Hi, I need some help! We have Samba 2.2.5 running on AIX 4.3.3. The server is a very heavy duty server, and has 3 main shares, which are very large. The problem is that after a few days of running, the server suddenly stops killing off newly spawned smbd processes. They do not die, even when the original smbd process is killed. They will respond to a kill -9, but killing off the main PID does not kill the runaway children. (Instead, their PPID goes to 1 ) Killing off all the smbd processes with kill -9, and restarting the daemon fixes the problem. This really isn't acceptable. The only thing I can see in the log is that there is rogue machine doing connects with a bad userid/password pair. This is occuring in the log every second or so. The problem here is that we are running at a high debug level, and the log is overwritten within minutes due to this problem. At the moment I am running a test to see if I can reliably reproduce the problem by replicating the rogue login attempts on a test box.

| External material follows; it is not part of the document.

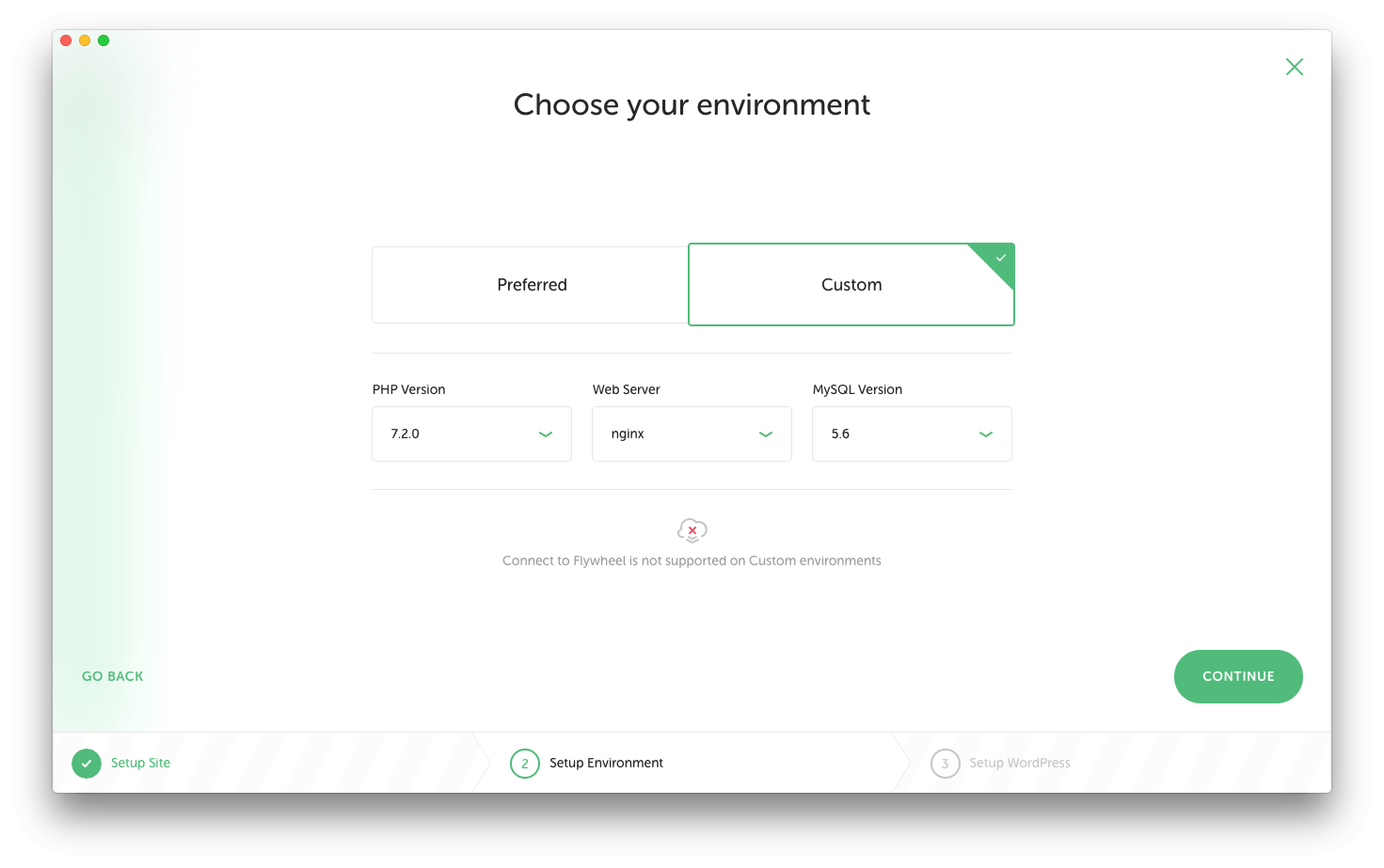 "Screenshot of the ""choose environment"" step on Local by Flywheel"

There's another test in the pipeline to save a log file large enough to record when it starts so we have more of an idea whats going on, as the logs written after the processes start running away aren't much help. Thoughts : It could be that samba isn't closing the socket properly. This fits, if the process is waiting for the socket to close, but it stays open (deadlocked condition?). Why this might be, I can only guess. I've proved that it works again on the same machine after killing off the runaways, so it does not appear to be an environment issue. It might be a problem with AIX and Samba under certain conditions. A Memory leak maybe? In any case, I would be grateful for some ideas/help. Thanks, Robert
On Tue, 15 Oct 2002 16:28:42 +0100 Robert Euston <robert@euston.fslife.co.uk> wrote:> Hi, > > I need some help! > > We have Samba 2.2.5 running on AIX 4.3.3. The server is a very heavy > duty server, and has 3 main shares, which are very large. > > The problem is that after a few days of running, the server suddenly > stops killing off newly spawned smbd processes. They do not die, even > when the original smbd process is killed. They will respond to a kill > -9, but killing off the main PID does not kill the runaway children. > (Instead, their PPID goes to 1 ) > > Killing off all the smbd processes with kill -9, and restarting the > daemon fixes the problem. > > This really isn't acceptable. The only thing I can see in the log is > that there is rogue machine doing connects with a bad userid/password > pair. This is occuring in the log every second or so. The problem here > is that we are running at a high debug level, and the log is overwritten > within minutes due to this problem. > > At the moment I am running a test to see if I can reliably reproduce the > problem by replicating the rogue login attempts on a test box. There's > another test in the pipeline to save a log file large enough to record > when it starts so we have more of an idea whats going on, as the logs > written after the processes start running away aren't much help. > > Thoughts : > > It could be that samba isn't closing the socket properly. This fits, if > the process is waiting for the socket to close, but it stays open > (deadlocked condition?). Why this might be, I can only guess. I've > proved that it works again on the same machine after killing off the > runaways, so it does not appear to be an environment issue. > > It might be a problem with AIX and Samba under certain conditions. > > A Memory leak maybe?I'm curious to see if this is in any way related to a problem we have. Are the ruaway processes using cpu or are they completely idle? We have a problem with smbd getting into a loop and consuming cpu. We do also see processes which do not get closed down, but it is just odd processes and I think they will kill with just a -TERM. Phil. --------------------------------------- Phil Chambers (postmaster@exeter.ac.uk) University of Exeter
Hi - Thanks for the reply - Unfortunately we are running a 24 hour service, so a stop and start is not a good option for us. I'm looking at downgrading to an earlier version to see if that alleviates the problem. I think that this is looking like a bug in the samba code. Robert Joshua Weage wrote:> I've had a similar problem under HP-UX, and I've seen another report of > it on Linux. I kill and restart samba every night using cron. That > takes care of most problems. Even so, I've had this happen twice, but > I'm not sure what is causing it. > >>We have Samba 2.2.5 running on AIX 4.3.3. The server is a very heavy >>duty server, and has 3 main shares, which are very large. >> >>The problem is that after a few days of running, the server suddenly >>stops killing off newly spawned smbd processes. They do not die, even >> >>when the original smbd process is killed. They will respond to a kill >> >>-9, but killing off the main PID does not kill the runaway children. >>(Instead, their PPID goes to 1 ) >> >>Killing off all the smbd processes with kill -9, and restarting the >>daemon fixes the problem.